HomeNewsCrude oil falls below $10/bbl, WTI falls below $100/bbl as bearish progresses

Crude oil falls below $10/bbl, WTI falls below $100/bbl as bearish progresses

Saudi Arabia, the world’s biggest oil exporter, saw crude oil prices hit a record high in August for Asian buyers amid tight supply and strong demand.

Oil prices fell nearly 10 per barrel on Tuesday on a strike by Norwegian oil and gas workers amid fears of a slowdown in the global recession, which could lead to a collapse in exports and a collapse in supplies.

World benchmark Brent crude was down 65.65 or 9.4 per cent at 4,102.85 per barrel at 12:46 pm. EDT (1645 GMT). US West Texas Intermediate (WTI) crude fell 9.9.36, or 8.6 per cent, to 999.07 per barrel at the end of Friday. The WTI deal did not happen on Monday due to a holiday in the US.

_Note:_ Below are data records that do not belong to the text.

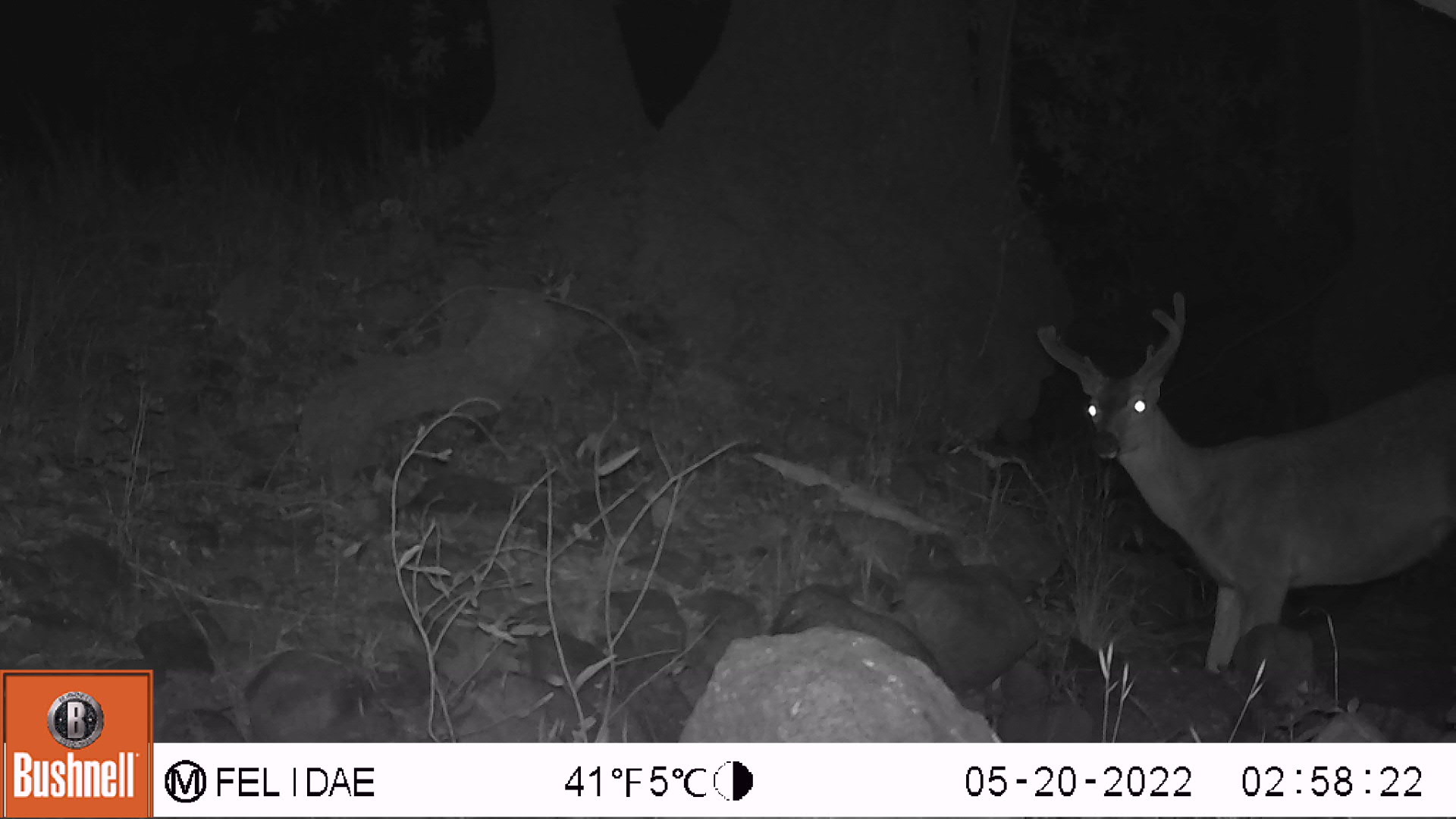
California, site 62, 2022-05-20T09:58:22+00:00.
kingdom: Animalia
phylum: Chordata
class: Mammalia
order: Artiodactyla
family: Cervidae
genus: Odocoileus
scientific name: Odocoileus hemionus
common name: mule deer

“The market is getting tighter, but we are still getting creamy and there is only one way you can explain that every risky asset is bearish,” said Robert Yoger, Mizuho’s director of energy futures. “You’re feeling the pressure.”

As with equities, the future of oil also sank, often as an indicator of demand for crude, as investors worried about the prospect of an economic slowdown as central banks around the world sought to aggressively control inflation. Was. act. Andy Lipo, president of Houston-based Lipo Oil Associates, said further declines could occur if the slowdown continues, and if energy demand declines sharply.

“When you go into a recession and supply exceeds demand, the commodity market can become quite unforgivable,” Lipo said.

Meanwhile, demand for safe havens from the US Treasury rose nearly 1.5 percent against the dollar, affecting the greenback as it became more expensive for buyers of other currencies. The euro fell to its lowest level in two decades as data showed trade growth in the eurozone slowed further last month, with future signs that the area could collapse to life this quarter. The cost keeps consumers alert.

In South Korea, inflation hit a nearly 24-year high in June, fueling concerns about economic growth and dwindling oil demand. Supply concerns remain, initially lifting WTI and Brent at the start of the season, disrupting expected production in Norway, where offshore workers have gone on strike.

As of Saturday, Europe’s second-largest energy supplier after Russia will strike, slashing daily gas exports to 1,117,000 barrels of oil equivalent (BOI), or 56% of daily gas exports, and 341,000 barrels per day. barrels will be reduced, the Norwegian Oil and Gas (NOG) employer lobby said.

Saudi Arabia, the world’s biggest oil exporter, saw crude oil prices hit a record high in August for Asian buyers amid tight supply and strong demand. Meanwhile, former Russian President Dmitry Medvedev said Japan’s proposal to limit the price of Russian oil to about half of its current level could mean a drop in oil prices and more than -4 300-400 per barrel.

G7 leaders last week agreed to explore the feasibility of introducing a temporary cap on import prices in an effort to limit resources for funding Moscow’s “special military operation” in Ukraine on Russia’s fossil fuels, including oil.